Physical characteristics
- • location: Confluence of North Gill Beck and South Gill Beck at Dallowgill
- • coordinates: 54°8′22″N 1°42′30″W﻿ / ﻿54.13944°N 1.70833°W
- • elevation: 170 metres (560 ft)
- • location: River Skell at Ripon
- • coordinates: 54°7′55″N 1°32′8″W﻿ / ﻿54.13194°N 1.53556°W
- • elevation: 33 metres (108 ft)
- Length: 15 km (9.3 mi)
- • average: 1.1 m^{3}/s (39 cu ft/s)

= River Laver =

River in North Yorkshire, England

The River Laver is a tributary of the River Skell, itself a tributary of the River Ure in North Yorkshire, England. The name is of Brittonic origin, from labaro, meaning "talkative", i.e. a babbling brook. The Afon Llafar in Wales shares the same name.

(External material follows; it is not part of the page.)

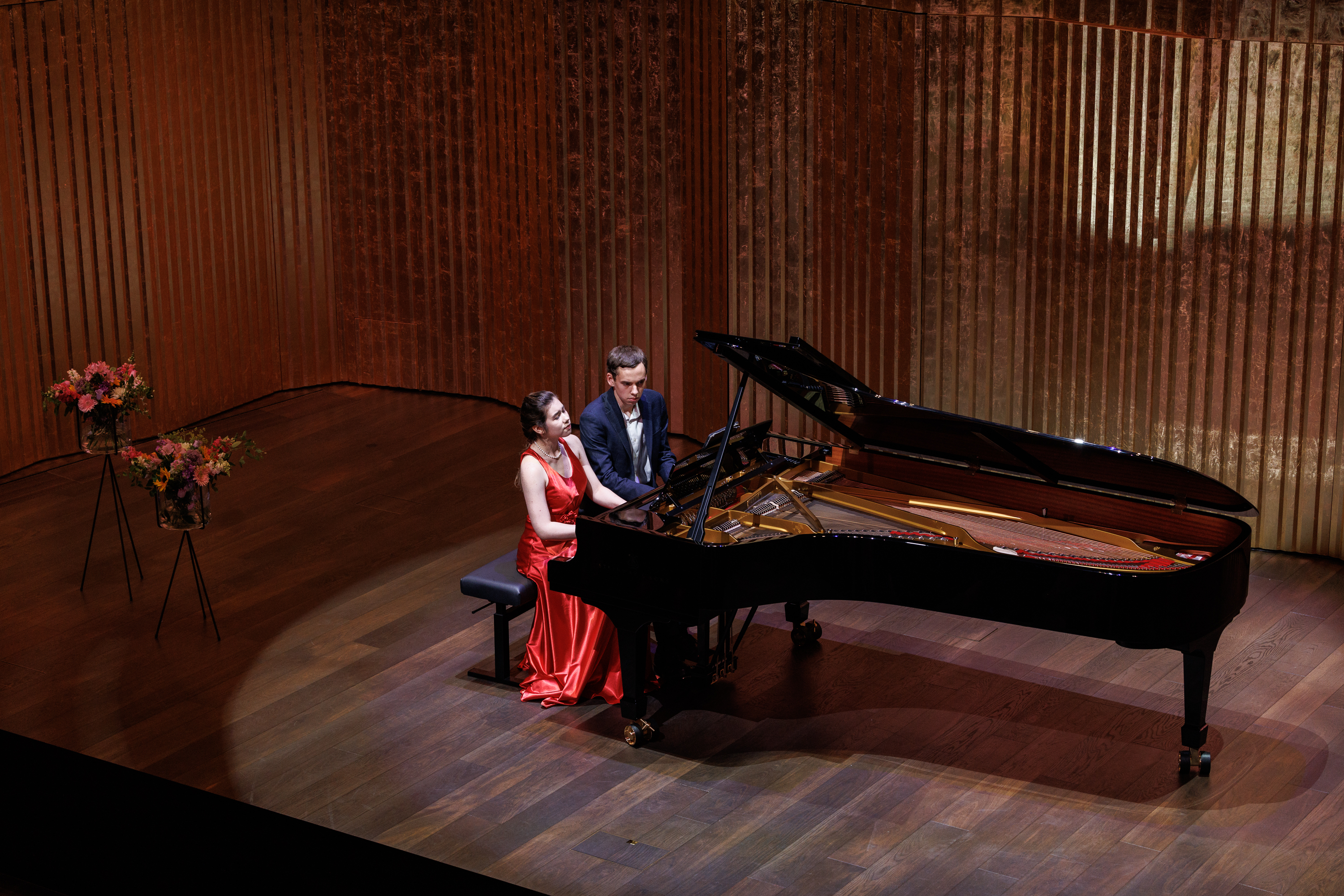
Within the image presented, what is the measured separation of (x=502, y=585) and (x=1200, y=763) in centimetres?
227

The Laver is noted as a fly fishing river, especially for brown trout and grayling.

==Course==

The river has its origins in a number of small streams which rise on the moors between upper Nidderdale and Kirkby Malzeard. The two largest of these streams, North Gill Beck and South Gill Beck, meet in a narrow wooded valley at Dallowgill to form the River Laver. The river continues to flow through a narrow wooded valley, before broadening at Laverton. The riverbanks again become densely wooded near Winksley, then become more open and shallow as the river approaches Ripon. The river joins the River Skell at the western edge of Ripon.

==Hydrology==
The flow of the River Laver has been measured at a weir in Ripon, near to its confluence with the Skell since 1977. The thirty seven year record shows that the catchment of 88 km2 to the gauging station yields an average flow of 1.1 m3/s.
In June 2007 the highest river level of 1.9 m over the weir was recorded, which was estimated to have a flow of 65 m3/s.